==== THE RECORDS ====

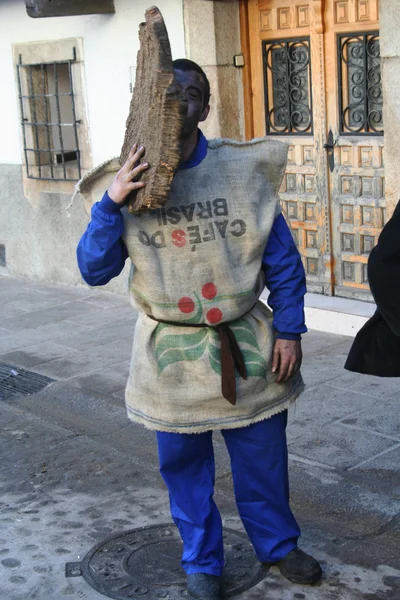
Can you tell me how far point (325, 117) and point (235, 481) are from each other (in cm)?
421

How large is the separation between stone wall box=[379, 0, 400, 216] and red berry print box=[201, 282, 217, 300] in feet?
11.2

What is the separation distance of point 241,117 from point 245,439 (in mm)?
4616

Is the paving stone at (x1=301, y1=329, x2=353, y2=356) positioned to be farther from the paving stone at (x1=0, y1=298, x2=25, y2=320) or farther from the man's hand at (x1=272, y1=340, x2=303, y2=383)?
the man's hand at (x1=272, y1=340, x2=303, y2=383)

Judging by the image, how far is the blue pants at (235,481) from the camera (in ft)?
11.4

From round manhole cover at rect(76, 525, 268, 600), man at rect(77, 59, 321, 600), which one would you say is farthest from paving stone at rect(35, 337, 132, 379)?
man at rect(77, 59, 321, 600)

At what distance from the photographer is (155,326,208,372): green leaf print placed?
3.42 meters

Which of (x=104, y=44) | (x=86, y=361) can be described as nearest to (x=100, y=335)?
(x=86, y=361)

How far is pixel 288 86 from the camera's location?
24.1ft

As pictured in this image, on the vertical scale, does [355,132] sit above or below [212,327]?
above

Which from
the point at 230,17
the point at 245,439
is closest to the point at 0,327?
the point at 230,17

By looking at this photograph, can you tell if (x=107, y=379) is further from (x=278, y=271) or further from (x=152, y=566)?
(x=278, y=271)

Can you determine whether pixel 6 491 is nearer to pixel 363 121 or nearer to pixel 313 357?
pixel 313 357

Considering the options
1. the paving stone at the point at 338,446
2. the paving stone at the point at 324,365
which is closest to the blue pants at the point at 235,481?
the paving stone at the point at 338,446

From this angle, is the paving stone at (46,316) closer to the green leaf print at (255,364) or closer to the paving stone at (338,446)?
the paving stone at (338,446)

====

## WHAT IS ASKED
Render every line of the rows above as a JSON list of strings, one string per line, with blank lines and the picture left out.

## RESULT
[
  "Can you tell me how far point (325, 117) and point (235, 481) are from each other (in cm)?",
  "421",
  "How large is the separation between stone wall box=[379, 0, 400, 216] and red berry print box=[201, 282, 217, 300] in feet?",
  "11.2",
  "What is the separation distance of point 241,117 from point 245,439 (in mm)?",
  "4616",
  "Is the paving stone at (x1=301, y1=329, x2=353, y2=356) positioned to be farther from the paving stone at (x1=0, y1=298, x2=25, y2=320) or farther from the man's hand at (x1=272, y1=340, x2=303, y2=383)?",
  "the man's hand at (x1=272, y1=340, x2=303, y2=383)",
  "Judging by the image, how far is the blue pants at (235,481) from the camera (in ft)?",
  "11.4",
  "From round manhole cover at rect(76, 525, 268, 600), man at rect(77, 59, 321, 600), which one would you say is farthest from paving stone at rect(35, 337, 132, 379)?",
  "man at rect(77, 59, 321, 600)",
  "At what distance from the photographer is (155,326,208,372): green leaf print placed?",
  "3.42 meters",
  "Which of (x=104, y=44) | (x=86, y=361) can be described as nearest to (x=100, y=335)?",
  "(x=86, y=361)",
  "How far is pixel 288 86 from the camera's location?",
  "24.1ft",
  "As pictured in this image, on the vertical scale, does [355,132] sit above or below [212,327]?",
  "above",
  "Which from",
  "the point at 230,17",
  "the point at 245,439",
  "is closest to the point at 0,327?",
  "the point at 230,17",
  "By looking at this photograph, can you tell if (x=107, y=379) is further from (x=278, y=271) or further from (x=152, y=566)?",
  "(x=278, y=271)",
  "Can you determine whether pixel 6 491 is nearer to pixel 363 121 or nearer to pixel 313 357?",
  "pixel 313 357",
  "Considering the options",
  "1. the paving stone at the point at 338,446",
  "2. the paving stone at the point at 324,365",
  "which is closest to the blue pants at the point at 235,481?",
  "the paving stone at the point at 338,446",
  "From this angle, is the paving stone at (46,316) closer to the green leaf print at (255,364) or closer to the paving stone at (338,446)?",
  "the paving stone at (338,446)"
]